# [To be done]
Please write out all of the entries below again, switching "forest treeline" to "line of trees" wherever it occurs and keeping everything else identical.

# [The records]
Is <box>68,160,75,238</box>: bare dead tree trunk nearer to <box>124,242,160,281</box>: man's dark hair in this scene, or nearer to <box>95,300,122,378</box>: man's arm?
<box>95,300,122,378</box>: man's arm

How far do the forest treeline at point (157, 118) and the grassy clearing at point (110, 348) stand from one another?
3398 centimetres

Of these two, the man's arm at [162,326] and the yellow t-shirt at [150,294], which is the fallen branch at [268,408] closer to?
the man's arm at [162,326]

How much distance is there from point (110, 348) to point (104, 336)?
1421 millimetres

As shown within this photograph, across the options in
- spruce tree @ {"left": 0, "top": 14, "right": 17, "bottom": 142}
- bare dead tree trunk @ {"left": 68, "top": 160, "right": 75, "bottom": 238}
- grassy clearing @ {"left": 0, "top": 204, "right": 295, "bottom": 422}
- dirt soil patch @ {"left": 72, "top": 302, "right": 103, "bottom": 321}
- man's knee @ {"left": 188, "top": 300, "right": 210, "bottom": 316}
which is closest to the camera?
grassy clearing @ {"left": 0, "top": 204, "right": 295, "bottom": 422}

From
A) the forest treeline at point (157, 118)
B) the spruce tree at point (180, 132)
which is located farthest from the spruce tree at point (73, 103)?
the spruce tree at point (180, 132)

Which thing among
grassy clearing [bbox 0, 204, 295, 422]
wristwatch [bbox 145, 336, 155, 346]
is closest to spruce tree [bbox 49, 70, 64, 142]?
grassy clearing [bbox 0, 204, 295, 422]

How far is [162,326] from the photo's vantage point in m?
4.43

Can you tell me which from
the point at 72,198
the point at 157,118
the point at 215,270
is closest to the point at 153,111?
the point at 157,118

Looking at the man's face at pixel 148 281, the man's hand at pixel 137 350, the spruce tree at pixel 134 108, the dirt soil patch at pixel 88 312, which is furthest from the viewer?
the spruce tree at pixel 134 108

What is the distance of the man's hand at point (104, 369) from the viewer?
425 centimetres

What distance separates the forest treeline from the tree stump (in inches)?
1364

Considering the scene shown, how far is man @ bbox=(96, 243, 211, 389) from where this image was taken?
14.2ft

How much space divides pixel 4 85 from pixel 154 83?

# [Output for this task]
Is <box>68,160,75,238</box>: bare dead tree trunk nearer to <box>124,242,160,281</box>: man's dark hair in this scene, or nearer to <box>95,300,122,378</box>: man's arm?
<box>95,300,122,378</box>: man's arm

How far do the line of trees at point (157, 118) and the grassy clearing at point (110, 348) stand from one another?
3398 centimetres

Of these two, the man's arm at [162,326] and the yellow t-shirt at [150,294], which is the fallen branch at [268,408] closer to?
the man's arm at [162,326]

How much distance is there from point (110, 348) to point (104, 336)?
1421 millimetres

As shown within this photograph, across the options in
- spruce tree @ {"left": 0, "top": 14, "right": 17, "bottom": 142}
- bare dead tree trunk @ {"left": 68, "top": 160, "right": 75, "bottom": 238}
- grassy clearing @ {"left": 0, "top": 204, "right": 295, "bottom": 422}
- dirt soil patch @ {"left": 72, "top": 302, "right": 103, "bottom": 321}
- man's knee @ {"left": 188, "top": 300, "right": 210, "bottom": 316}
which is closest to the camera?
grassy clearing @ {"left": 0, "top": 204, "right": 295, "bottom": 422}

From
A) the line of trees at point (157, 118)
B) the spruce tree at point (180, 132)
which is located farthest from the spruce tree at point (73, 103)?
the spruce tree at point (180, 132)

Which thing among
grassy clearing [bbox 0, 204, 295, 422]
wristwatch [bbox 145, 336, 155, 346]
is closest to spruce tree [bbox 49, 70, 64, 142]?
grassy clearing [bbox 0, 204, 295, 422]

How far is [162,326] from the photo's vantage point in m?
4.43

Can you tell me which from
the point at 72,198
the point at 157,118
the point at 215,270
is closest to the point at 153,111?
the point at 157,118

Looking at the man's face at pixel 148 281, the man's hand at pixel 137 350, the spruce tree at pixel 134 108, the dirt soil patch at pixel 88 312, which is furthest from the viewer?
the spruce tree at pixel 134 108

What is the distance of the man's hand at point (104, 369) from the viewer?
425 centimetres

What distance separates the line of trees from the tree stump (in inches)?
1364

Considering the scene shown, how far is man @ bbox=(96, 243, 211, 389) from where this image was taken?
14.2ft

How much space divides pixel 4 85 from pixel 154 83?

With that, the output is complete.